[[ Data supplied, beginning ]]

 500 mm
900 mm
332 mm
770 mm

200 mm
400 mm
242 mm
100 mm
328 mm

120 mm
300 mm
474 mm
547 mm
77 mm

[[ Data supplied, end ]]
[[ Data supplied, beginning ]]

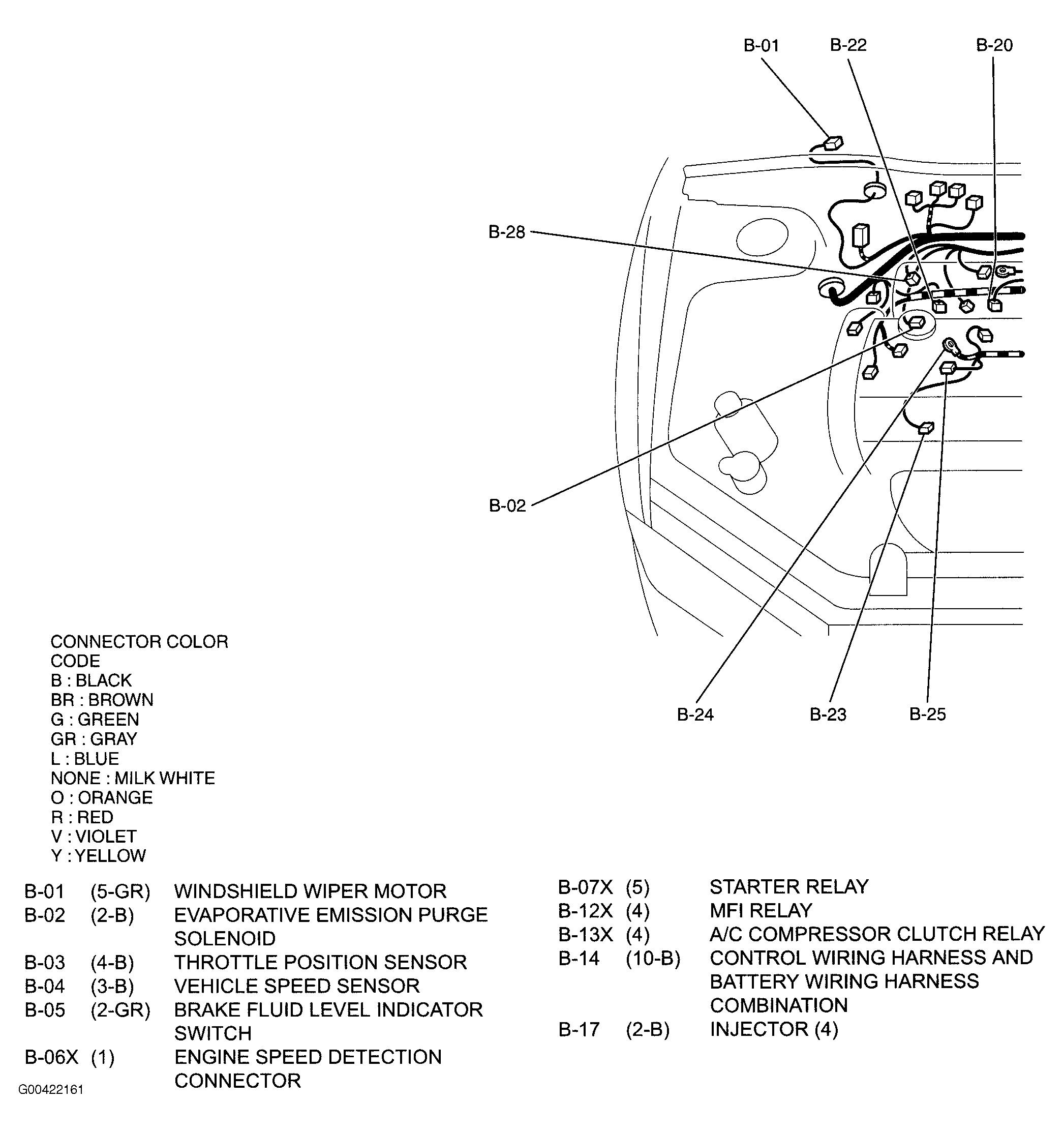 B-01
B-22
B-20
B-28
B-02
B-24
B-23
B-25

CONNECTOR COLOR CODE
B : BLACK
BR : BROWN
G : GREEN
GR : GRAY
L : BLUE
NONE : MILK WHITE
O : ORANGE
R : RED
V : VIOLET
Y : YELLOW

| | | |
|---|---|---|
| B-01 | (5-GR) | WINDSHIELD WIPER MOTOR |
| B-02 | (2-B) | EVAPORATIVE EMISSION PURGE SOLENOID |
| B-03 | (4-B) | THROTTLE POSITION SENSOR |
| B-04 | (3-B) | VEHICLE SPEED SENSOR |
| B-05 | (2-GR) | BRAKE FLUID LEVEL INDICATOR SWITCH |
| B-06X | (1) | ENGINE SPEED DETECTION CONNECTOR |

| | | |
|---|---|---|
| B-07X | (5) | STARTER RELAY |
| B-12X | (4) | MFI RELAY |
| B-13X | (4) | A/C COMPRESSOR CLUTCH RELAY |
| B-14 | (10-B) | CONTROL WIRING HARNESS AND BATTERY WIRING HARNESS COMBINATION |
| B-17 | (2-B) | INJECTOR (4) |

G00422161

[[ Data supplied, end ]]
[[ Data supplied, beginning ]]

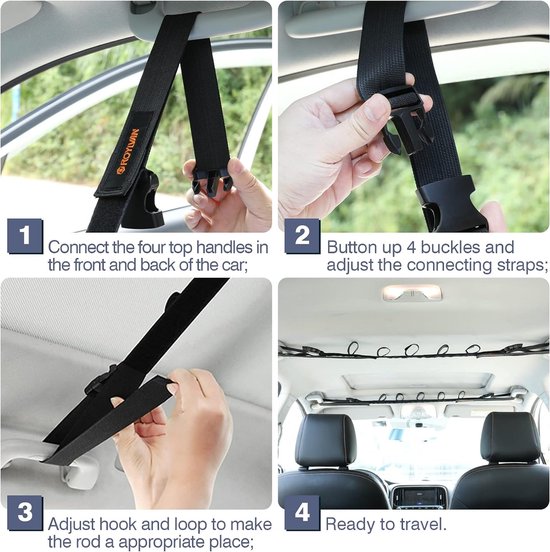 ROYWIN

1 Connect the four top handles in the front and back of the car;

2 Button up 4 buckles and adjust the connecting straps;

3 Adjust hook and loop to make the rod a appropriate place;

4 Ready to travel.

[[ Data supplied, end ]]

▶ What this task involves
Nothing but lines that contain "SPEED" should appear in the answer. Copy each from the records.

▶ Output of the exercise
| B-04 | (3-B) | VEHICLE SPEED SENSOR |
| B-06X | (1) | ENGINE SPEED DETECTION CONNECTOR |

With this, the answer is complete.